EXERCISE BRIEF — One number is the whole answer: how many lines of the records include "africana".

[Stored items]
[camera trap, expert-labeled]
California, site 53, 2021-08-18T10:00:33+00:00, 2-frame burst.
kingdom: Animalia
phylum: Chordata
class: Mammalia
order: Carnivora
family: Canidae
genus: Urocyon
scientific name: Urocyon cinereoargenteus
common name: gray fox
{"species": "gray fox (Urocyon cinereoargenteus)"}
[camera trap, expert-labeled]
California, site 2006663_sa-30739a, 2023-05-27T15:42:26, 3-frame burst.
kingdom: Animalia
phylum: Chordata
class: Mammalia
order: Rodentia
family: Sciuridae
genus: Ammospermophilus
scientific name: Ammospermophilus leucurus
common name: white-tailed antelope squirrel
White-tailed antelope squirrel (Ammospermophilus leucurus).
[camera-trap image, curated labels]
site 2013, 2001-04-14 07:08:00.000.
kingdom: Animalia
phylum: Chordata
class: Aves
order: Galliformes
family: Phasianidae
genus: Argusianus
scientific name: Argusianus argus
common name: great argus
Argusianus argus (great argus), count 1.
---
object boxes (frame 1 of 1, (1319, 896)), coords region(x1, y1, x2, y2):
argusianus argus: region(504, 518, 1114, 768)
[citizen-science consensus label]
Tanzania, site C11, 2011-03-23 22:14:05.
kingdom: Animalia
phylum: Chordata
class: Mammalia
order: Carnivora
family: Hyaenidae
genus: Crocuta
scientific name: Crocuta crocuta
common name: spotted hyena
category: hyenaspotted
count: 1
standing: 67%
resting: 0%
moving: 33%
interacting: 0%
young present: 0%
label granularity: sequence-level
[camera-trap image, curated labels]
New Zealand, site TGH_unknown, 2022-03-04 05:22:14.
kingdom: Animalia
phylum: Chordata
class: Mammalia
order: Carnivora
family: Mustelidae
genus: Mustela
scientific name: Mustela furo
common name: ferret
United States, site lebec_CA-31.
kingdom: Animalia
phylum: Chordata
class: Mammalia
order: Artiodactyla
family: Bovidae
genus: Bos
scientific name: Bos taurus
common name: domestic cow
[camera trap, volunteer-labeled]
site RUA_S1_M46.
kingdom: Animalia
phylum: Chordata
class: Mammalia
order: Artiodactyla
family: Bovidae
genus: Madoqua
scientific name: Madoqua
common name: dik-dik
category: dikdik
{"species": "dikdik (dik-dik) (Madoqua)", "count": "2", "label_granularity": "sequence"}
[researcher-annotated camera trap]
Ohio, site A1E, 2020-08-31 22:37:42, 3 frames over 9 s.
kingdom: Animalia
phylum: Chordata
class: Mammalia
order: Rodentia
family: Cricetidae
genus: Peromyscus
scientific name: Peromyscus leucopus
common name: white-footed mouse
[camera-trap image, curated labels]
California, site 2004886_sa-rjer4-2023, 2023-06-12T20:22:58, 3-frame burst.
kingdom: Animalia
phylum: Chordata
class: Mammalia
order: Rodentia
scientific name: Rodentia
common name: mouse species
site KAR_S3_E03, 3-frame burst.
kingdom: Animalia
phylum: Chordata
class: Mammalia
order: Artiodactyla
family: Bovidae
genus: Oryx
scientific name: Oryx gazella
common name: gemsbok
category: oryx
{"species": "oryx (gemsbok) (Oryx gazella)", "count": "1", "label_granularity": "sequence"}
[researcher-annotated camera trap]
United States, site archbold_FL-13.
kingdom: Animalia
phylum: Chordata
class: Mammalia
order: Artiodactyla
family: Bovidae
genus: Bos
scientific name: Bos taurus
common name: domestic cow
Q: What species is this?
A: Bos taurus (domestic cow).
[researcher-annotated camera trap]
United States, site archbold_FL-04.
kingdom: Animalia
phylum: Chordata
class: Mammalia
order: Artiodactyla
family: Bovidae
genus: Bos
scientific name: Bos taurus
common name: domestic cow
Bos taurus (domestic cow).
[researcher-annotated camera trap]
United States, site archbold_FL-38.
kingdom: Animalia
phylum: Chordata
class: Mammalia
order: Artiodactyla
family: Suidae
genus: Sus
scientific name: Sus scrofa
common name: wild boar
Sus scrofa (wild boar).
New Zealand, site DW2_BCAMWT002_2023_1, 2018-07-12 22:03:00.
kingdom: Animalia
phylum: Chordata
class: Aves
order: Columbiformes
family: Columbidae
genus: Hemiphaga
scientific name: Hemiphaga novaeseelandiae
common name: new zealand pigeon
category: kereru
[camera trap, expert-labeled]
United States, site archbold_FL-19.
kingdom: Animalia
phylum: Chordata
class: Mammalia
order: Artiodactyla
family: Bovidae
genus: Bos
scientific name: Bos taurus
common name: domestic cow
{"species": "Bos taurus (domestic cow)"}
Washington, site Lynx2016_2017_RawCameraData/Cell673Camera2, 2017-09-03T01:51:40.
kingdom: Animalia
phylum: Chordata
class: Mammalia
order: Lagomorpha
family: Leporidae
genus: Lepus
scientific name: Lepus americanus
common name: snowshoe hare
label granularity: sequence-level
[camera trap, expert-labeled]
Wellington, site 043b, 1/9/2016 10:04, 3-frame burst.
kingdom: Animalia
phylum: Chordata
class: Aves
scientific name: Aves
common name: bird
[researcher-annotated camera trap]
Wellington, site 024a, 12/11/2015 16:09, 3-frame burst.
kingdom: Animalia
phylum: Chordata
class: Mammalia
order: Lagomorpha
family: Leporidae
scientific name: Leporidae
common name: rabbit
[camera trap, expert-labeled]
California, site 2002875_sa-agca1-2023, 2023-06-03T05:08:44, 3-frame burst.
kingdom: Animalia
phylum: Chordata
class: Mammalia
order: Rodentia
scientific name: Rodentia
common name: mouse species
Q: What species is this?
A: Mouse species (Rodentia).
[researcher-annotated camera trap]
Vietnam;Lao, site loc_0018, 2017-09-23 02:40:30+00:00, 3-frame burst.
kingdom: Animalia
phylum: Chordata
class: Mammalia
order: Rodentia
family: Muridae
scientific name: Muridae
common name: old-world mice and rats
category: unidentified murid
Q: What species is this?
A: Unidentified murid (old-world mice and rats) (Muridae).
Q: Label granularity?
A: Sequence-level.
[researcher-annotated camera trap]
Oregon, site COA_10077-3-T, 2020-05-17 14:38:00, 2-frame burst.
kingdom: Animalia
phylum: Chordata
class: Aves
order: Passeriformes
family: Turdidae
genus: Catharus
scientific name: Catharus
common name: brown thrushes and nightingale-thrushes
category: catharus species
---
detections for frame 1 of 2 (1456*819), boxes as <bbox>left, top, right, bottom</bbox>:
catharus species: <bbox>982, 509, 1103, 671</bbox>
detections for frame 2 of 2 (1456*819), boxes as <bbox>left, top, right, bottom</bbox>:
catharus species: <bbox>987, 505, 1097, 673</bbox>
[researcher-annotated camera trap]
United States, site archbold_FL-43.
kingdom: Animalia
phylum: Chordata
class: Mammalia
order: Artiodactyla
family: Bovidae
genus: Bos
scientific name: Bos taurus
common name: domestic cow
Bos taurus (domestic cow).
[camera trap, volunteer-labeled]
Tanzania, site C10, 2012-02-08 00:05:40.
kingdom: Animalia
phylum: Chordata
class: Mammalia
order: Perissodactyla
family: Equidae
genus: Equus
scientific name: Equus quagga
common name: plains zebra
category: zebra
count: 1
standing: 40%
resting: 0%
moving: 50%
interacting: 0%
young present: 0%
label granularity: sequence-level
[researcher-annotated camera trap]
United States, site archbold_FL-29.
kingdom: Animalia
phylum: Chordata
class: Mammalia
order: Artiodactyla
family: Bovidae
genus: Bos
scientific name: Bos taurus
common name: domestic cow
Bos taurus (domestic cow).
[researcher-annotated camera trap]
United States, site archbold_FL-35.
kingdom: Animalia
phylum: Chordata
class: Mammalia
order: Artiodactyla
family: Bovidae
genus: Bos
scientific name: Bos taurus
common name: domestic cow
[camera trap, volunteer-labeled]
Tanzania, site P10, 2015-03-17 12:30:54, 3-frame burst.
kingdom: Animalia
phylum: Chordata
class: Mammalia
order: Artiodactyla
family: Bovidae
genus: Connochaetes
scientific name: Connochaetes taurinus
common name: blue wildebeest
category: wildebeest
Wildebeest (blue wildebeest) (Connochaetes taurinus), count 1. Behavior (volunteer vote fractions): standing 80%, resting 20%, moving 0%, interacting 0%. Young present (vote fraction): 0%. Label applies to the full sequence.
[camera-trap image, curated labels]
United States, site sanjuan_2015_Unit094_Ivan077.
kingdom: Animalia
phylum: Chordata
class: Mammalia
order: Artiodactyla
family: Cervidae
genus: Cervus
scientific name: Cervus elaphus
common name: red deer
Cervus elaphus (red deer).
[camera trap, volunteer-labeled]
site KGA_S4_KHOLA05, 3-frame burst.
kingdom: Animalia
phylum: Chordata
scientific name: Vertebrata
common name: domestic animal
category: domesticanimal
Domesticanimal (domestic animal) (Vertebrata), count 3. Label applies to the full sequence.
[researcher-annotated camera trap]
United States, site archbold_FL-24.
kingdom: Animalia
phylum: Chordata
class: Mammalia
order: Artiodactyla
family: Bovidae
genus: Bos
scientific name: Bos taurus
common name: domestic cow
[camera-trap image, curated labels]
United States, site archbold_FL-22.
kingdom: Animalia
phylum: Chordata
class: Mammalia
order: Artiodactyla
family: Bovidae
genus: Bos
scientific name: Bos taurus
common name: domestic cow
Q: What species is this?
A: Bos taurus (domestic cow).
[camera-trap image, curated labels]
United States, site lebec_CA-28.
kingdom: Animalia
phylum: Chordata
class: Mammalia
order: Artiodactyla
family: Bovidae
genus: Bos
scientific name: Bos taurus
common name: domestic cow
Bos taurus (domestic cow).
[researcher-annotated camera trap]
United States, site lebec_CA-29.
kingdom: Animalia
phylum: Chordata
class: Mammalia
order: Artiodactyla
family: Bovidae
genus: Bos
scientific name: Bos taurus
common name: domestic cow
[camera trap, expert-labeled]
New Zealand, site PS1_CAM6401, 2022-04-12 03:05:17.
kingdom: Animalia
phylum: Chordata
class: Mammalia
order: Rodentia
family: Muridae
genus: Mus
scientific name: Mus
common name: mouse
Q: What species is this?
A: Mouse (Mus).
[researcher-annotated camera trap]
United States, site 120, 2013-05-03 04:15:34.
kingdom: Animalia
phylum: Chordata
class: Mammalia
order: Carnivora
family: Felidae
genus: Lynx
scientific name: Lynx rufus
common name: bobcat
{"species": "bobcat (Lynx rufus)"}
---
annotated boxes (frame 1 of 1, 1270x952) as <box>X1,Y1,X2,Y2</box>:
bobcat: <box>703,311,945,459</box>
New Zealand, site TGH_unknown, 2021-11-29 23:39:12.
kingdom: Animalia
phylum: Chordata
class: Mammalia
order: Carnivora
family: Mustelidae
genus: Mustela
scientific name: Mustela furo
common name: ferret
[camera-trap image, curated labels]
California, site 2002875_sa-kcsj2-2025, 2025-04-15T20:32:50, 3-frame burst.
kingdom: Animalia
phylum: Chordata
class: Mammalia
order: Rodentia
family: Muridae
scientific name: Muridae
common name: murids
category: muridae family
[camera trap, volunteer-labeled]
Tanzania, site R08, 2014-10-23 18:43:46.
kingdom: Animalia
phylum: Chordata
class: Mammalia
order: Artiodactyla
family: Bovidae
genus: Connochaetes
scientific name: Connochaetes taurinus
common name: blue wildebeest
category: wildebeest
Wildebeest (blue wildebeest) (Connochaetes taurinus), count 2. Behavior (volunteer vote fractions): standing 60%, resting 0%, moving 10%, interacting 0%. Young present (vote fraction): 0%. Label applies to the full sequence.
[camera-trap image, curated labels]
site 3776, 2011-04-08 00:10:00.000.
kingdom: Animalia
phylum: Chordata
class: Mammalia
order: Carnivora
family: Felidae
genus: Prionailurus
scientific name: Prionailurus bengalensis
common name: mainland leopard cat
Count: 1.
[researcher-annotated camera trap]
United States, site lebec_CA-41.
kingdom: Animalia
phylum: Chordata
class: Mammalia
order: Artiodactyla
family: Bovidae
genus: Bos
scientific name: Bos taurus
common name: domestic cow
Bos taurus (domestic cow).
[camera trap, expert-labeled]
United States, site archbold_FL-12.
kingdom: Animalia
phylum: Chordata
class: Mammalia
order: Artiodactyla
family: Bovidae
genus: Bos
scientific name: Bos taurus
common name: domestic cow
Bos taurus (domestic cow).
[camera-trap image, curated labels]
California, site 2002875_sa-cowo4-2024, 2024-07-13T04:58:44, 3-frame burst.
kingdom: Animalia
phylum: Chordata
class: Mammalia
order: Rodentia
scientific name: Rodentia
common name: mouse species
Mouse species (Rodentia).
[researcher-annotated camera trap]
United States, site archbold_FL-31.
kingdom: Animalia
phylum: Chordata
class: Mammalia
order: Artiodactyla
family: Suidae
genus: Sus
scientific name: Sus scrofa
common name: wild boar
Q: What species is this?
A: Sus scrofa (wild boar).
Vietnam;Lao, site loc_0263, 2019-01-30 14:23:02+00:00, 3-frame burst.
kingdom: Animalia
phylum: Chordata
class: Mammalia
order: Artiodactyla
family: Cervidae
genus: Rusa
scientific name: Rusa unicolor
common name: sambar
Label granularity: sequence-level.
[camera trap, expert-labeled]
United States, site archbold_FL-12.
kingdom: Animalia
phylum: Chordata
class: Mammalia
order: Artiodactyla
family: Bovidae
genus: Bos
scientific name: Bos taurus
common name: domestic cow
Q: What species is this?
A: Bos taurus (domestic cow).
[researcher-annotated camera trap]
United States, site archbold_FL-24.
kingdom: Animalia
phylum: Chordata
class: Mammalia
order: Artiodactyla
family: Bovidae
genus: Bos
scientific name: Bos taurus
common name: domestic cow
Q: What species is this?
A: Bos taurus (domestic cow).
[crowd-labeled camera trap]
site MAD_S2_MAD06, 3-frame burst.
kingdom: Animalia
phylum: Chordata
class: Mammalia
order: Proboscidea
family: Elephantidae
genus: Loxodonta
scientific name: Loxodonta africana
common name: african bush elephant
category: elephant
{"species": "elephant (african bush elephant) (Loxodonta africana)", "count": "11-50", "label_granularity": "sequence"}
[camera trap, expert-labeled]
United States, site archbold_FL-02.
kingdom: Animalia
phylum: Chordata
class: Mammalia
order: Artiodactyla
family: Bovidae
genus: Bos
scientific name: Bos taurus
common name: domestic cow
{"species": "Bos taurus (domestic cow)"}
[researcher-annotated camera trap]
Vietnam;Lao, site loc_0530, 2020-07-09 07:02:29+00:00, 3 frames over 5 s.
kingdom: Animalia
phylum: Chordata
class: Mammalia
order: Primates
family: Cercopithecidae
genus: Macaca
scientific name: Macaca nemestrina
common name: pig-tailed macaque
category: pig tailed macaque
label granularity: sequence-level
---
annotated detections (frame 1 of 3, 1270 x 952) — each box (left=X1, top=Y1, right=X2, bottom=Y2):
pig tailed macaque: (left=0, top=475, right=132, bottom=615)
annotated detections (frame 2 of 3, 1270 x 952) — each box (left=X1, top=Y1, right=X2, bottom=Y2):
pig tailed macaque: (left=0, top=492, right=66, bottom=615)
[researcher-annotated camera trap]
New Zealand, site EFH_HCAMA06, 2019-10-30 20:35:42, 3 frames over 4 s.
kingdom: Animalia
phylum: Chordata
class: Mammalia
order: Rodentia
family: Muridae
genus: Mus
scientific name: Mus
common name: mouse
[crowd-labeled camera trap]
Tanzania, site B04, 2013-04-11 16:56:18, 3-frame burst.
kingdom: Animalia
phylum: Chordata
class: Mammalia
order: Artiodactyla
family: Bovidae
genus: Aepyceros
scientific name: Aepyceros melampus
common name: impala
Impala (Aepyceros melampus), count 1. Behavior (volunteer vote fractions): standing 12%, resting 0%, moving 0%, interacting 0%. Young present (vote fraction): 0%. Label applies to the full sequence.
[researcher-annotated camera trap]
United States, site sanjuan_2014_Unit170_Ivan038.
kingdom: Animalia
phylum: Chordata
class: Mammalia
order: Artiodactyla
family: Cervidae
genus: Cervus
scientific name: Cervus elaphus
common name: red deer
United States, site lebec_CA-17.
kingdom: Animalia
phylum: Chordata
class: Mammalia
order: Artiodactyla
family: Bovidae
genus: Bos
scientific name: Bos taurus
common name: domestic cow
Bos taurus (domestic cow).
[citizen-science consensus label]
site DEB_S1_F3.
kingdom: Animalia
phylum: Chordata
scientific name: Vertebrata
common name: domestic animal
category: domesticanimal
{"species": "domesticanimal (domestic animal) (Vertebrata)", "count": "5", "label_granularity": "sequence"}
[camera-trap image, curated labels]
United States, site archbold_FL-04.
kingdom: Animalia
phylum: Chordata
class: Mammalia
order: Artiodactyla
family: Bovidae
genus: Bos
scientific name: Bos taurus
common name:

SOLUTION TO THE EXERCISE — 2